▶ _Records drawn from a dataset_
=== Section Start ===

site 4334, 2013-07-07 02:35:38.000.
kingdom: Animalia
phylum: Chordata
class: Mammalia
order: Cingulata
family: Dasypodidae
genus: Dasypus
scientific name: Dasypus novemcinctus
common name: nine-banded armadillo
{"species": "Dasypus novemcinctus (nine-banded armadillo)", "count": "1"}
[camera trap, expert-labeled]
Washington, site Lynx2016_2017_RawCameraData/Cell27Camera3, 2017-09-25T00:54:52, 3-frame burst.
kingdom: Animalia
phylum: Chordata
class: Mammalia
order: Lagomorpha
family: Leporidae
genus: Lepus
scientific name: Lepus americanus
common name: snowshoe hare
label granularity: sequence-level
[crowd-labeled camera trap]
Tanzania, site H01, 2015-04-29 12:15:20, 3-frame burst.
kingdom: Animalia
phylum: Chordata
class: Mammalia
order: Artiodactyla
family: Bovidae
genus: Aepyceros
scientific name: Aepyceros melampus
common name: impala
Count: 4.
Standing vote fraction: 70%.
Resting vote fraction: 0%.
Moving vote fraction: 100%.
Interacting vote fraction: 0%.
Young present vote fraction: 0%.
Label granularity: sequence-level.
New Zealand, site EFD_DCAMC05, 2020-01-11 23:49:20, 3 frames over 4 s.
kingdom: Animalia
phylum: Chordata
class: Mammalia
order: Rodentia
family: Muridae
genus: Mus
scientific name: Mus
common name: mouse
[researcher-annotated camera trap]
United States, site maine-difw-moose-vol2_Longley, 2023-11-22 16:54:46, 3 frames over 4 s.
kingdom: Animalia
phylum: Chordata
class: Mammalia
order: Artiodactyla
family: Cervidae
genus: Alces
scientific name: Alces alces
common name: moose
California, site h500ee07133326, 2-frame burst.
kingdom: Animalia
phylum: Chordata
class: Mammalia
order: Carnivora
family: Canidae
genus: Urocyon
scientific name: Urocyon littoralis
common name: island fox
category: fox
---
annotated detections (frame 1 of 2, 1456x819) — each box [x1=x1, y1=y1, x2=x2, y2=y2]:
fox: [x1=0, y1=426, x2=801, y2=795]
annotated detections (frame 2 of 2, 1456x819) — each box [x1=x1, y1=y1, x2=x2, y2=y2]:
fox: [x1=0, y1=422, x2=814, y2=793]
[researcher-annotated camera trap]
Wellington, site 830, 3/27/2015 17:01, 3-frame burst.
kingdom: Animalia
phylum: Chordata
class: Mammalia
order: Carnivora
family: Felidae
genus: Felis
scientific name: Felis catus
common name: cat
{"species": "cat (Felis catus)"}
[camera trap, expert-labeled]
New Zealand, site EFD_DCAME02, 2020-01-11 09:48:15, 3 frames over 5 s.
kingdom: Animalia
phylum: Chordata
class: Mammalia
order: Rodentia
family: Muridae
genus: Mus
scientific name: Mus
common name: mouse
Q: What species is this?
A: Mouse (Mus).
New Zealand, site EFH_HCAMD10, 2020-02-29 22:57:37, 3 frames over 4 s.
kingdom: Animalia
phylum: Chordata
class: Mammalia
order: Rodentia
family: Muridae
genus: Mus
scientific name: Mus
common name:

=== Section End ===

▶ _Activity_
Return, with no change at all, every line in the entries above from the line containing "common name: snowshoe hare" through the line containing "genus: Aepyceros".

▶ _Task answer_
common name: snowshoe hare
label granularity: sequence-level
[crowd-labeled camera trap]
Tanzania, site H01, 2015-04-29 12:15:20, 3-frame burst.
kingdom: Animalia
phylum: Chordata
class: Mammalia
order: Artiodactyla
family: Bovidae
genus: Aepyceros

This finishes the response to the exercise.